Lucene Searching In Depth To actually do the search, you need an IndexSearcher, but we'll get to that in a moment; before you can even think about feeding the IndexSearcher a query, you have to have a Query object. The IndexSearcher does the actual munging through the index, but it only understands Query objects.

Lucene Query and QueryParser Objects You produce the Query object by feeding the user's argument string into QueryParser.parse(), along with a string for the default field to search (if the user doesn't specify which field to search) and an Analyzer. The Analyzer is what QueryParser uses to tokenize the argument string. (Gotcha Warning: remember, again, you have to make sure that you use the same flavor Analyzer for tokenizing the argument string as you used for tokenizing the Index. StopAnalyzer is probably a safe choice for this, since that's the one used in the example code.) QueryParser.parse() returns a Query.

Lucene Thread Safety Multiple index searchers can read the lucene index files at the same time. An index writer or reader can edit the lucene index files while searches are ongoing Multiple index writers or readers can try to edit the lucene index files at the same time (it's important for the index writer/reader to be closed so it will release the file lock).

Lucene More on Thread Safety However, the query parser is not thread safe, so each thread using the index should have its own query parser. The index writer however, is thread safe, so you can update the index while people are searching it. However, you then have to make sure that the threads with open index searchers close them and open new ones, to get the newly updated data.

Lucene IndexSearchers To get an IndexSearcher you simply instantiate an IndexSearcher with a single argument that tells Lucene where to find an existing index. The argument is either of these two: a string containing a path to the file, a Lucene Directory object (see the section about Directory objects under "Indexing In Depth", above)

Lucene IndexReaders There's actually a third option for instantiating an IndexSearcher; you can instantiate it with any class that is a concrete subclass of the abstract class IndexReader This makes more sense if you take a peek at the code for IndexSearcher. The other two constructors just turn your file path or Directory object into an IndexReader by calling the static method IndexReader.open().

Lucene Multiple Indexes If you're searching a single index, you use an IndexSearcher with a single index.
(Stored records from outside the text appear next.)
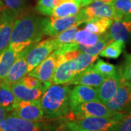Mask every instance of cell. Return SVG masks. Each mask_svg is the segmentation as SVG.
<instances>
[{
    "label": "cell",
    "instance_id": "1",
    "mask_svg": "<svg viewBox=\"0 0 131 131\" xmlns=\"http://www.w3.org/2000/svg\"><path fill=\"white\" fill-rule=\"evenodd\" d=\"M42 19L36 15H19L15 20L9 47L19 54L40 42L45 36L42 31Z\"/></svg>",
    "mask_w": 131,
    "mask_h": 131
},
{
    "label": "cell",
    "instance_id": "2",
    "mask_svg": "<svg viewBox=\"0 0 131 131\" xmlns=\"http://www.w3.org/2000/svg\"><path fill=\"white\" fill-rule=\"evenodd\" d=\"M71 88L68 84H52L40 98L45 118L57 119L70 113Z\"/></svg>",
    "mask_w": 131,
    "mask_h": 131
},
{
    "label": "cell",
    "instance_id": "3",
    "mask_svg": "<svg viewBox=\"0 0 131 131\" xmlns=\"http://www.w3.org/2000/svg\"><path fill=\"white\" fill-rule=\"evenodd\" d=\"M98 59V56H90L82 52L75 58L66 61L57 66L52 77V84H69L81 71L87 69Z\"/></svg>",
    "mask_w": 131,
    "mask_h": 131
},
{
    "label": "cell",
    "instance_id": "4",
    "mask_svg": "<svg viewBox=\"0 0 131 131\" xmlns=\"http://www.w3.org/2000/svg\"><path fill=\"white\" fill-rule=\"evenodd\" d=\"M87 21V18L82 9L75 15L64 17V18H50L42 19V31L44 35L49 37H56L58 34L70 28L73 26L84 24Z\"/></svg>",
    "mask_w": 131,
    "mask_h": 131
},
{
    "label": "cell",
    "instance_id": "5",
    "mask_svg": "<svg viewBox=\"0 0 131 131\" xmlns=\"http://www.w3.org/2000/svg\"><path fill=\"white\" fill-rule=\"evenodd\" d=\"M59 47L60 45L55 37L40 41L31 45L26 56L28 66V73L31 72L52 52Z\"/></svg>",
    "mask_w": 131,
    "mask_h": 131
},
{
    "label": "cell",
    "instance_id": "6",
    "mask_svg": "<svg viewBox=\"0 0 131 131\" xmlns=\"http://www.w3.org/2000/svg\"><path fill=\"white\" fill-rule=\"evenodd\" d=\"M124 112L112 117H91L69 121L71 125L90 131H112L116 126Z\"/></svg>",
    "mask_w": 131,
    "mask_h": 131
},
{
    "label": "cell",
    "instance_id": "7",
    "mask_svg": "<svg viewBox=\"0 0 131 131\" xmlns=\"http://www.w3.org/2000/svg\"><path fill=\"white\" fill-rule=\"evenodd\" d=\"M70 112L75 119L91 117H112L119 113L111 110L100 101H92L81 103L71 108Z\"/></svg>",
    "mask_w": 131,
    "mask_h": 131
},
{
    "label": "cell",
    "instance_id": "8",
    "mask_svg": "<svg viewBox=\"0 0 131 131\" xmlns=\"http://www.w3.org/2000/svg\"><path fill=\"white\" fill-rule=\"evenodd\" d=\"M62 63L61 57L53 51L28 74L37 78L42 83L50 86L52 84V77L57 66Z\"/></svg>",
    "mask_w": 131,
    "mask_h": 131
},
{
    "label": "cell",
    "instance_id": "9",
    "mask_svg": "<svg viewBox=\"0 0 131 131\" xmlns=\"http://www.w3.org/2000/svg\"><path fill=\"white\" fill-rule=\"evenodd\" d=\"M11 114L33 122H41L43 119H45L39 100L32 101H18L11 112Z\"/></svg>",
    "mask_w": 131,
    "mask_h": 131
},
{
    "label": "cell",
    "instance_id": "10",
    "mask_svg": "<svg viewBox=\"0 0 131 131\" xmlns=\"http://www.w3.org/2000/svg\"><path fill=\"white\" fill-rule=\"evenodd\" d=\"M130 83L120 78V81L114 95L108 101L104 103L108 108L115 112H125L130 107L129 88Z\"/></svg>",
    "mask_w": 131,
    "mask_h": 131
},
{
    "label": "cell",
    "instance_id": "11",
    "mask_svg": "<svg viewBox=\"0 0 131 131\" xmlns=\"http://www.w3.org/2000/svg\"><path fill=\"white\" fill-rule=\"evenodd\" d=\"M18 13L5 7L0 14V54L9 47L12 31Z\"/></svg>",
    "mask_w": 131,
    "mask_h": 131
},
{
    "label": "cell",
    "instance_id": "12",
    "mask_svg": "<svg viewBox=\"0 0 131 131\" xmlns=\"http://www.w3.org/2000/svg\"><path fill=\"white\" fill-rule=\"evenodd\" d=\"M43 124L22 119L10 114L0 125V131H42Z\"/></svg>",
    "mask_w": 131,
    "mask_h": 131
},
{
    "label": "cell",
    "instance_id": "13",
    "mask_svg": "<svg viewBox=\"0 0 131 131\" xmlns=\"http://www.w3.org/2000/svg\"><path fill=\"white\" fill-rule=\"evenodd\" d=\"M92 101H99L97 88L90 86L77 84L71 90L69 101L70 110L81 103Z\"/></svg>",
    "mask_w": 131,
    "mask_h": 131
},
{
    "label": "cell",
    "instance_id": "14",
    "mask_svg": "<svg viewBox=\"0 0 131 131\" xmlns=\"http://www.w3.org/2000/svg\"><path fill=\"white\" fill-rule=\"evenodd\" d=\"M82 9L87 18V21L93 18H108L114 19L115 13V9L113 4H106L100 0H93V2L89 5L82 7Z\"/></svg>",
    "mask_w": 131,
    "mask_h": 131
},
{
    "label": "cell",
    "instance_id": "15",
    "mask_svg": "<svg viewBox=\"0 0 131 131\" xmlns=\"http://www.w3.org/2000/svg\"><path fill=\"white\" fill-rule=\"evenodd\" d=\"M29 48L30 47H27L18 55L15 61L9 69L8 74L4 80L6 82L9 84L18 82L25 75L28 74V66L26 56Z\"/></svg>",
    "mask_w": 131,
    "mask_h": 131
},
{
    "label": "cell",
    "instance_id": "16",
    "mask_svg": "<svg viewBox=\"0 0 131 131\" xmlns=\"http://www.w3.org/2000/svg\"><path fill=\"white\" fill-rule=\"evenodd\" d=\"M93 63L88 66L84 70L81 71L77 75H76L74 78L71 81L69 85L82 84L93 87L95 88H98L106 77L95 71L93 67Z\"/></svg>",
    "mask_w": 131,
    "mask_h": 131
},
{
    "label": "cell",
    "instance_id": "17",
    "mask_svg": "<svg viewBox=\"0 0 131 131\" xmlns=\"http://www.w3.org/2000/svg\"><path fill=\"white\" fill-rule=\"evenodd\" d=\"M120 74L119 69L114 74L105 78L103 82L97 88L99 101L103 103L108 101L114 95L120 81Z\"/></svg>",
    "mask_w": 131,
    "mask_h": 131
},
{
    "label": "cell",
    "instance_id": "18",
    "mask_svg": "<svg viewBox=\"0 0 131 131\" xmlns=\"http://www.w3.org/2000/svg\"><path fill=\"white\" fill-rule=\"evenodd\" d=\"M12 91L18 101H32L39 100L45 90L42 88H29L20 82L10 84Z\"/></svg>",
    "mask_w": 131,
    "mask_h": 131
},
{
    "label": "cell",
    "instance_id": "19",
    "mask_svg": "<svg viewBox=\"0 0 131 131\" xmlns=\"http://www.w3.org/2000/svg\"><path fill=\"white\" fill-rule=\"evenodd\" d=\"M107 31L113 40L125 43L131 37V20H114Z\"/></svg>",
    "mask_w": 131,
    "mask_h": 131
},
{
    "label": "cell",
    "instance_id": "20",
    "mask_svg": "<svg viewBox=\"0 0 131 131\" xmlns=\"http://www.w3.org/2000/svg\"><path fill=\"white\" fill-rule=\"evenodd\" d=\"M18 102L10 84L5 80H0V106L7 112H11Z\"/></svg>",
    "mask_w": 131,
    "mask_h": 131
},
{
    "label": "cell",
    "instance_id": "21",
    "mask_svg": "<svg viewBox=\"0 0 131 131\" xmlns=\"http://www.w3.org/2000/svg\"><path fill=\"white\" fill-rule=\"evenodd\" d=\"M80 5L75 0L66 1L56 7L51 11V17L64 18L77 15L81 9Z\"/></svg>",
    "mask_w": 131,
    "mask_h": 131
},
{
    "label": "cell",
    "instance_id": "22",
    "mask_svg": "<svg viewBox=\"0 0 131 131\" xmlns=\"http://www.w3.org/2000/svg\"><path fill=\"white\" fill-rule=\"evenodd\" d=\"M114 20L108 18H93L85 22L84 30L97 34H103L111 27Z\"/></svg>",
    "mask_w": 131,
    "mask_h": 131
},
{
    "label": "cell",
    "instance_id": "23",
    "mask_svg": "<svg viewBox=\"0 0 131 131\" xmlns=\"http://www.w3.org/2000/svg\"><path fill=\"white\" fill-rule=\"evenodd\" d=\"M18 55L9 47L0 54V80L6 78Z\"/></svg>",
    "mask_w": 131,
    "mask_h": 131
},
{
    "label": "cell",
    "instance_id": "24",
    "mask_svg": "<svg viewBox=\"0 0 131 131\" xmlns=\"http://www.w3.org/2000/svg\"><path fill=\"white\" fill-rule=\"evenodd\" d=\"M112 41L114 40L110 37L108 31H106L103 34L101 39L98 40V42L93 46H85L81 44H78V50H80V51L86 54H88L90 56H98L99 53L103 50L105 47Z\"/></svg>",
    "mask_w": 131,
    "mask_h": 131
},
{
    "label": "cell",
    "instance_id": "25",
    "mask_svg": "<svg viewBox=\"0 0 131 131\" xmlns=\"http://www.w3.org/2000/svg\"><path fill=\"white\" fill-rule=\"evenodd\" d=\"M103 34H97L88 31L78 30L74 35L75 42L85 46H93L101 39Z\"/></svg>",
    "mask_w": 131,
    "mask_h": 131
},
{
    "label": "cell",
    "instance_id": "26",
    "mask_svg": "<svg viewBox=\"0 0 131 131\" xmlns=\"http://www.w3.org/2000/svg\"><path fill=\"white\" fill-rule=\"evenodd\" d=\"M125 48V42L114 40L106 45L102 51L99 53V56L107 58L116 59L122 54Z\"/></svg>",
    "mask_w": 131,
    "mask_h": 131
},
{
    "label": "cell",
    "instance_id": "27",
    "mask_svg": "<svg viewBox=\"0 0 131 131\" xmlns=\"http://www.w3.org/2000/svg\"><path fill=\"white\" fill-rule=\"evenodd\" d=\"M66 1L69 0H38L36 9L40 14L50 16L52 9Z\"/></svg>",
    "mask_w": 131,
    "mask_h": 131
},
{
    "label": "cell",
    "instance_id": "28",
    "mask_svg": "<svg viewBox=\"0 0 131 131\" xmlns=\"http://www.w3.org/2000/svg\"><path fill=\"white\" fill-rule=\"evenodd\" d=\"M78 26H77V25L73 26L70 28H67L65 31L61 32L60 34H58L56 37H55L57 42L60 45V47L61 45H66V44L76 43L74 39V35L76 32L79 30Z\"/></svg>",
    "mask_w": 131,
    "mask_h": 131
},
{
    "label": "cell",
    "instance_id": "29",
    "mask_svg": "<svg viewBox=\"0 0 131 131\" xmlns=\"http://www.w3.org/2000/svg\"><path fill=\"white\" fill-rule=\"evenodd\" d=\"M94 69L99 74H102L105 77L114 74L118 70V69L115 67L113 64L105 62L101 59H97L95 63H93Z\"/></svg>",
    "mask_w": 131,
    "mask_h": 131
},
{
    "label": "cell",
    "instance_id": "30",
    "mask_svg": "<svg viewBox=\"0 0 131 131\" xmlns=\"http://www.w3.org/2000/svg\"><path fill=\"white\" fill-rule=\"evenodd\" d=\"M112 131H131V107L123 113L119 121Z\"/></svg>",
    "mask_w": 131,
    "mask_h": 131
},
{
    "label": "cell",
    "instance_id": "31",
    "mask_svg": "<svg viewBox=\"0 0 131 131\" xmlns=\"http://www.w3.org/2000/svg\"><path fill=\"white\" fill-rule=\"evenodd\" d=\"M19 82H20L21 84H23L26 87L29 88H42L44 90H46L50 87L47 84L42 83V82H40L37 78L28 74L25 75L24 77L19 81Z\"/></svg>",
    "mask_w": 131,
    "mask_h": 131
},
{
    "label": "cell",
    "instance_id": "32",
    "mask_svg": "<svg viewBox=\"0 0 131 131\" xmlns=\"http://www.w3.org/2000/svg\"><path fill=\"white\" fill-rule=\"evenodd\" d=\"M119 71L122 79L131 82V53L125 55V61Z\"/></svg>",
    "mask_w": 131,
    "mask_h": 131
},
{
    "label": "cell",
    "instance_id": "33",
    "mask_svg": "<svg viewBox=\"0 0 131 131\" xmlns=\"http://www.w3.org/2000/svg\"><path fill=\"white\" fill-rule=\"evenodd\" d=\"M7 8L20 14L25 8V0H3Z\"/></svg>",
    "mask_w": 131,
    "mask_h": 131
},
{
    "label": "cell",
    "instance_id": "34",
    "mask_svg": "<svg viewBox=\"0 0 131 131\" xmlns=\"http://www.w3.org/2000/svg\"><path fill=\"white\" fill-rule=\"evenodd\" d=\"M114 9L126 14H131V0H114L113 2Z\"/></svg>",
    "mask_w": 131,
    "mask_h": 131
},
{
    "label": "cell",
    "instance_id": "35",
    "mask_svg": "<svg viewBox=\"0 0 131 131\" xmlns=\"http://www.w3.org/2000/svg\"><path fill=\"white\" fill-rule=\"evenodd\" d=\"M63 130L65 131H90L83 130V129H81V128H79V127H77L71 125L69 122H66L63 125Z\"/></svg>",
    "mask_w": 131,
    "mask_h": 131
},
{
    "label": "cell",
    "instance_id": "36",
    "mask_svg": "<svg viewBox=\"0 0 131 131\" xmlns=\"http://www.w3.org/2000/svg\"><path fill=\"white\" fill-rule=\"evenodd\" d=\"M7 115H8V112L5 110L4 108H2L0 106V125Z\"/></svg>",
    "mask_w": 131,
    "mask_h": 131
},
{
    "label": "cell",
    "instance_id": "37",
    "mask_svg": "<svg viewBox=\"0 0 131 131\" xmlns=\"http://www.w3.org/2000/svg\"><path fill=\"white\" fill-rule=\"evenodd\" d=\"M75 1L80 4L82 8L88 6V5H89L91 2H93V0H75Z\"/></svg>",
    "mask_w": 131,
    "mask_h": 131
},
{
    "label": "cell",
    "instance_id": "38",
    "mask_svg": "<svg viewBox=\"0 0 131 131\" xmlns=\"http://www.w3.org/2000/svg\"><path fill=\"white\" fill-rule=\"evenodd\" d=\"M100 1H101L102 2H104V3H106V4L112 5L113 2H114V0H100Z\"/></svg>",
    "mask_w": 131,
    "mask_h": 131
},
{
    "label": "cell",
    "instance_id": "39",
    "mask_svg": "<svg viewBox=\"0 0 131 131\" xmlns=\"http://www.w3.org/2000/svg\"><path fill=\"white\" fill-rule=\"evenodd\" d=\"M129 96H130V103L131 107V82L130 83V88H129Z\"/></svg>",
    "mask_w": 131,
    "mask_h": 131
},
{
    "label": "cell",
    "instance_id": "40",
    "mask_svg": "<svg viewBox=\"0 0 131 131\" xmlns=\"http://www.w3.org/2000/svg\"><path fill=\"white\" fill-rule=\"evenodd\" d=\"M5 8V5H4V3L3 2H0V9H2Z\"/></svg>",
    "mask_w": 131,
    "mask_h": 131
},
{
    "label": "cell",
    "instance_id": "41",
    "mask_svg": "<svg viewBox=\"0 0 131 131\" xmlns=\"http://www.w3.org/2000/svg\"><path fill=\"white\" fill-rule=\"evenodd\" d=\"M0 2H3V0H0Z\"/></svg>",
    "mask_w": 131,
    "mask_h": 131
}]
</instances>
If you need to search across multiple indexes, you instantiate one IndexSearcher per index, create an array, stick the IndexSearcher instances in the array, and instantiate a MultiSearcher with the array as an argument.

Lucene Doing The Search To actually do the search, you take the argument string the user enters, pass it to a QueryParser and get back a parsed Query object (and remember (third time's the charm) to use the right kind of Analyzer when you instantiate the QueryParser; use the same sort of Analyzer that you used when you built the index; the QueryParser'll use the Analyzer to tokenize the argument string). Then you feed the parsed Query to the IndexSearcher.search(). The return is a Hits object, which is a collection of Document objects for documents that matched the search parameters. The Hits object also includes a score for each Document, indicating how well it matched.

Lucene Hits IndexSearcher.search(Query) returns a "Hits" object, which is sort of like a Vector, containing a ranked list of Lucene Document objects. These are the same Document objects you fed into the IndexWriter, but specifically the ones that matched your search. Now you need to format the hits for a display, or manufacture HREFs pointing to the original documents, or whatever you were basically planning to do with the search results.

Lucene (cont.) Summary Lucene For key value pair fast retrieval. For read oriented data.